WRITTEN EXERCISE 1
Update the C# passage by writing out everything from "I'd like to" down to "free to skim." again, with "skim" changed to "skip ahead".

DOCUMENT SEGMENT

Even if you make a completely new collection type, if it implements IEnumerable<T> it will benefit from LINQ automatically. Every language these days has something like this, but it's so ridiculously easy to use in C#. Coupled with how C# lets you (1) easily define immutable data types, (2) explicitly control access to struct or class members, (3) do pattern matching, you can end up with code that flows really well.
A Friendly Kitchen Sink
Some people have described C#'s feature set as bloated. It is getting some syntactic diversity which makes it a bit harder to read someone else's code. But it doesn't make C# harder to learn, since it takes roughly the same amount of effort to get to a point where you can be effective in it.
Most of the more specific features can be effortlessly ignored. The ones that can't be effortlessly ignored tend to bring something genuinely useful to the language -- such as tuples and destructuring. Tuples have their own syntax, the syntax is pretty intuitive, but the first time you run into it, you will have to do a bit of learning.
C# has an immense amount of small features meant to make the language more ergonomic. They're too numerous to mention and they just keep getting added.
I'd like to draw attention to some features not because they're the most important but rather because it feels like they communicate the "personality" of C#. Not sure what level of detail was appropriate, so feel free to skim.
Stricter Null Handling. If you think not having to explicitly deal with null is the billion dollar mistake, then C# tries to fix a bit of the problem by allowing you to enable a strict context where you have to explicitly tell it that something can be null, otherwise it will assume that the possibility of a reference type being null is an error. It's a bit more complicated than that, but it definitely helps with safety around nullability.
Default Interface Implementation. A problem in C# which drives usage of inheritance is that with just interfaces there is no way to reuse code outside of passing function pointers. A lot of people don't get this and think that inheritance is just used because other people are stupid or something. If you have a couple of methods that would be implemented exactly the same for classes 1 through 99, but somewhat differently for classes 100 through 110, then without inheritance you're fucked. A much better way would be Rust's trait system, but for that to work you need really powerful generics, so it's too different of a path for C# to trod it. Instead what C# did was make it so that you can write an implementation for methods declared in an interface, as long as that implementation only uses members defined in the interface (this makes sense, why would it have access to anything else?). So now you can have a default implementation for the 1 through 99 case and save some of your sanity. Of course, it's not a panacea, if the implementation of the method requires access to the internal state of the 1 through 99 case, default interface implementation won't save you. But it can still make it easier via some techniques I won't get into. The important part is that default interface implementation allows code reuse and reduces reasons to use inheritance.
Performance Optimization. C# has a plethora of features regarding that. Most of which will never be encountered by the average programmer. Examples: (1) stackalloc - forcibly allocate reference types to the stack if you know they won't outlive the current scope. (2) Specialized APIs for avoiding memory allocations in happy paths. (3) Lazy initialization APIs. (4) APIs for dealing with memory more directly that allow high performance when interoping with C/C++ while still keeping a degree of safety.

SUPPLIED DATA
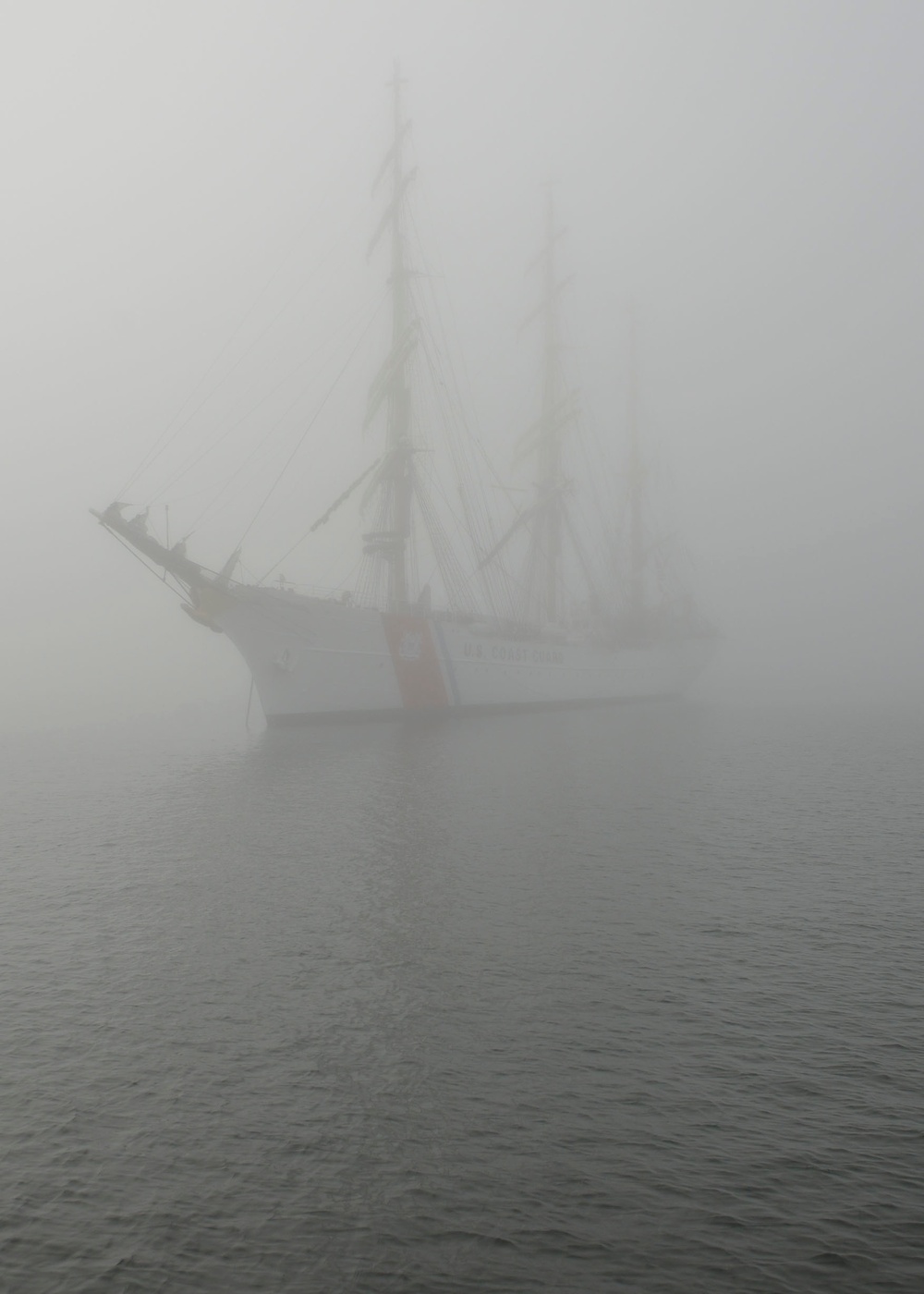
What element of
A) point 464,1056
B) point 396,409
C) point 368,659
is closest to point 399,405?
point 396,409

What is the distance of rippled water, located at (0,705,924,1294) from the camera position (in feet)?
24.5

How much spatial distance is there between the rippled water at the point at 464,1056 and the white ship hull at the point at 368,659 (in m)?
25.7

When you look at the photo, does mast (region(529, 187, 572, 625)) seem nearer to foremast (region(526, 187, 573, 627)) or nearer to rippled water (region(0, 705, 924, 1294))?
foremast (region(526, 187, 573, 627))

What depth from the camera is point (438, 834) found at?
23141mm

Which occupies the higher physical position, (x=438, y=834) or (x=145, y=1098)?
(x=438, y=834)

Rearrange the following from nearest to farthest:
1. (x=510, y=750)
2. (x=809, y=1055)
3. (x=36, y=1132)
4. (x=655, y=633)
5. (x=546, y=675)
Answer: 1. (x=36, y=1132)
2. (x=809, y=1055)
3. (x=510, y=750)
4. (x=546, y=675)
5. (x=655, y=633)

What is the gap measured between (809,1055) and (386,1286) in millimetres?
5995

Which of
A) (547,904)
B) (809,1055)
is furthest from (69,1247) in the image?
(547,904)

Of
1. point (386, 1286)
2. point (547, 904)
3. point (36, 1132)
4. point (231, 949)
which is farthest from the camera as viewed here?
point (547, 904)

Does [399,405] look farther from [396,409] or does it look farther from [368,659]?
[368,659]

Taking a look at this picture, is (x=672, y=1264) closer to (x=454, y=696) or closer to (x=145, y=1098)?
(x=145, y=1098)

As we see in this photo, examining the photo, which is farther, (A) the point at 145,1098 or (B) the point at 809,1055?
(B) the point at 809,1055

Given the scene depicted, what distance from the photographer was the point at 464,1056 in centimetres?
1083

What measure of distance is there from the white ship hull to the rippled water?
25.7 m
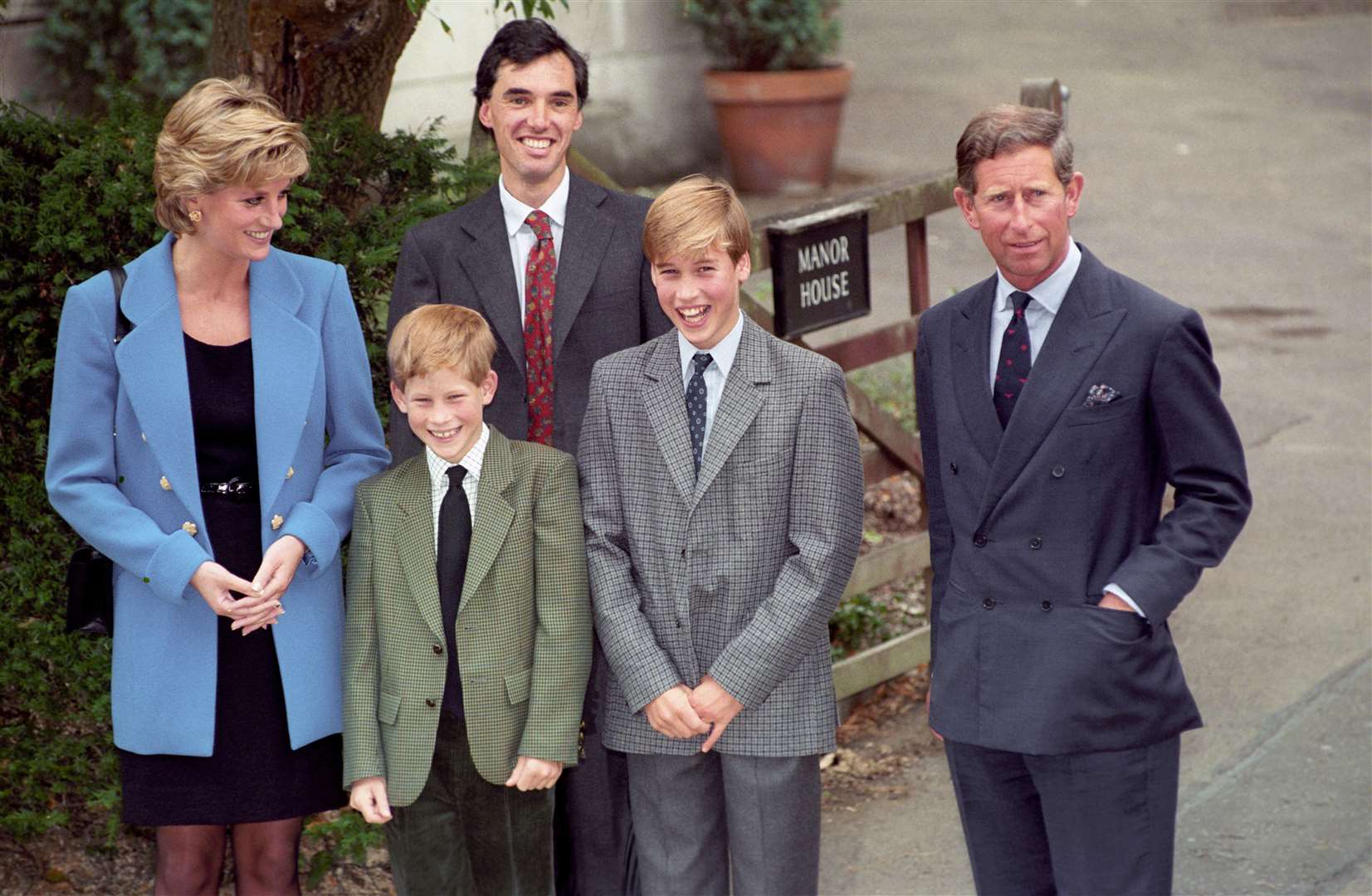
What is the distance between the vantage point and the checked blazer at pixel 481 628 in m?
3.56

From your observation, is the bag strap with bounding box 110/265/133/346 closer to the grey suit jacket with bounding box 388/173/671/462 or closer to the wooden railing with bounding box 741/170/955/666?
the grey suit jacket with bounding box 388/173/671/462

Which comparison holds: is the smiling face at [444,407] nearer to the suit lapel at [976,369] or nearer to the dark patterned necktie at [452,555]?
the dark patterned necktie at [452,555]

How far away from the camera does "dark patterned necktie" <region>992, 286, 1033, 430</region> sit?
3.37 m

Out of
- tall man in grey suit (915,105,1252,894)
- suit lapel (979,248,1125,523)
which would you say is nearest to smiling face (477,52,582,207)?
tall man in grey suit (915,105,1252,894)

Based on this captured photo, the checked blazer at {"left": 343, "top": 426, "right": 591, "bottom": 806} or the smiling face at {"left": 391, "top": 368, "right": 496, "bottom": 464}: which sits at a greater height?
the smiling face at {"left": 391, "top": 368, "right": 496, "bottom": 464}

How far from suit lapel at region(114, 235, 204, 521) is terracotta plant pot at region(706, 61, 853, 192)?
33.6 ft

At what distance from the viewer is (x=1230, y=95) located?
56.4 ft

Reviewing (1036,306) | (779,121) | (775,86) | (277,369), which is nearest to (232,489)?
(277,369)

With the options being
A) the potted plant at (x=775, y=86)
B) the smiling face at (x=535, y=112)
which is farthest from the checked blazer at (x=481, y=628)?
the potted plant at (x=775, y=86)

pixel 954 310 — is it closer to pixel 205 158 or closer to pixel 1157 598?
pixel 1157 598

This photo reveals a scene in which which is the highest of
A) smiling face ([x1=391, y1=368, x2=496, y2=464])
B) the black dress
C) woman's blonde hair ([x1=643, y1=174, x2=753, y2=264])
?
woman's blonde hair ([x1=643, y1=174, x2=753, y2=264])

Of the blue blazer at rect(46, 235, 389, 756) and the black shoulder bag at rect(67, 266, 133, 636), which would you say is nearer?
the blue blazer at rect(46, 235, 389, 756)

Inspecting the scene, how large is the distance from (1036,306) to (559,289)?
3.76 ft

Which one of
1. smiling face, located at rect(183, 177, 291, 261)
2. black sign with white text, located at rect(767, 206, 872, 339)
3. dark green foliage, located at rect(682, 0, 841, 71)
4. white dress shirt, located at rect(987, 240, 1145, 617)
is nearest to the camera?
white dress shirt, located at rect(987, 240, 1145, 617)
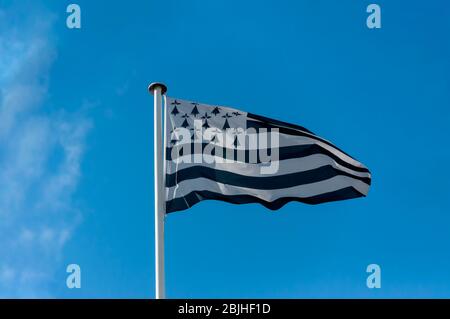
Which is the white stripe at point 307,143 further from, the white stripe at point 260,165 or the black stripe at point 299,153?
the white stripe at point 260,165

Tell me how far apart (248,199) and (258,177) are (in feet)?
1.85

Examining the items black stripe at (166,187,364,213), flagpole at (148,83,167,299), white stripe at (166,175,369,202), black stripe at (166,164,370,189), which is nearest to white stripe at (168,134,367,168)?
black stripe at (166,164,370,189)

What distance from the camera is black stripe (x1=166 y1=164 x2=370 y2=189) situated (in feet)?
41.7

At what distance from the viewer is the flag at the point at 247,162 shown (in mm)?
12797

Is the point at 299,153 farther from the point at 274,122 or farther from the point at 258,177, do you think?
the point at 258,177

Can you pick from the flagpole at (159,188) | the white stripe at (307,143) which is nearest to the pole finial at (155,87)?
the flagpole at (159,188)

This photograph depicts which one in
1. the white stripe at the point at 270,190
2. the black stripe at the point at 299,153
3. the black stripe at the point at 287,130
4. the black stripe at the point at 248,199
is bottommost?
the black stripe at the point at 248,199

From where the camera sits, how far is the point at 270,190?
13242mm

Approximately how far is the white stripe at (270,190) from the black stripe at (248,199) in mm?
64

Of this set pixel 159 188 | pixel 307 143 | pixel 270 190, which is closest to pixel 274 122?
pixel 307 143
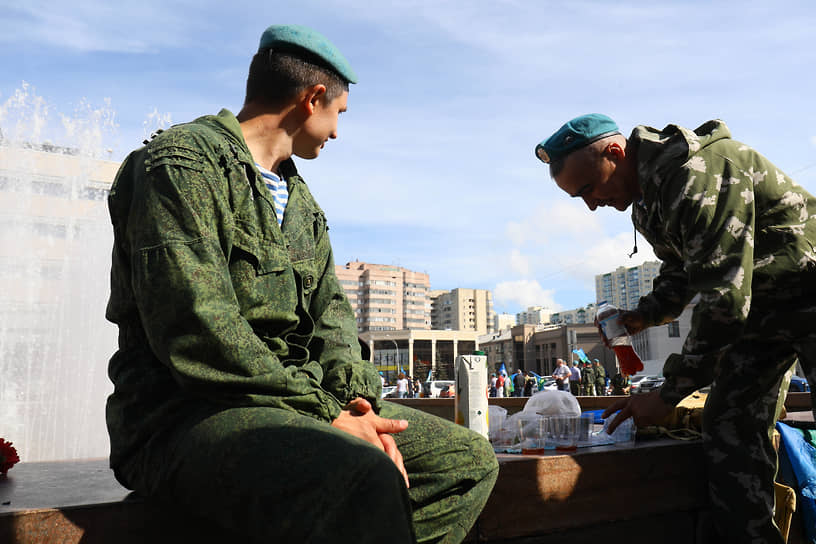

WRITTEN EXERCISE 2
Collect every line of the listing that contains the word "pixel" and copy each one out.

COMPLETE OUTPUT 1
I'd like to draw attention to some features not because they're the most important but rather because it feels like they communicate the "personality" of C#. Not sure what level of detail was appropriate, so feel free to skip ahead.

COMPLETE OUTPUT 2
What is the distance between the vantage point and the checked blazer at pixel 481 628 in m?
pixel 954 310 — is it closer to pixel 205 158 or closer to pixel 1157 598?
pixel 1157 598
Of this set pixel 159 188 | pixel 307 143 | pixel 270 190, which is closest to pixel 274 122?
pixel 307 143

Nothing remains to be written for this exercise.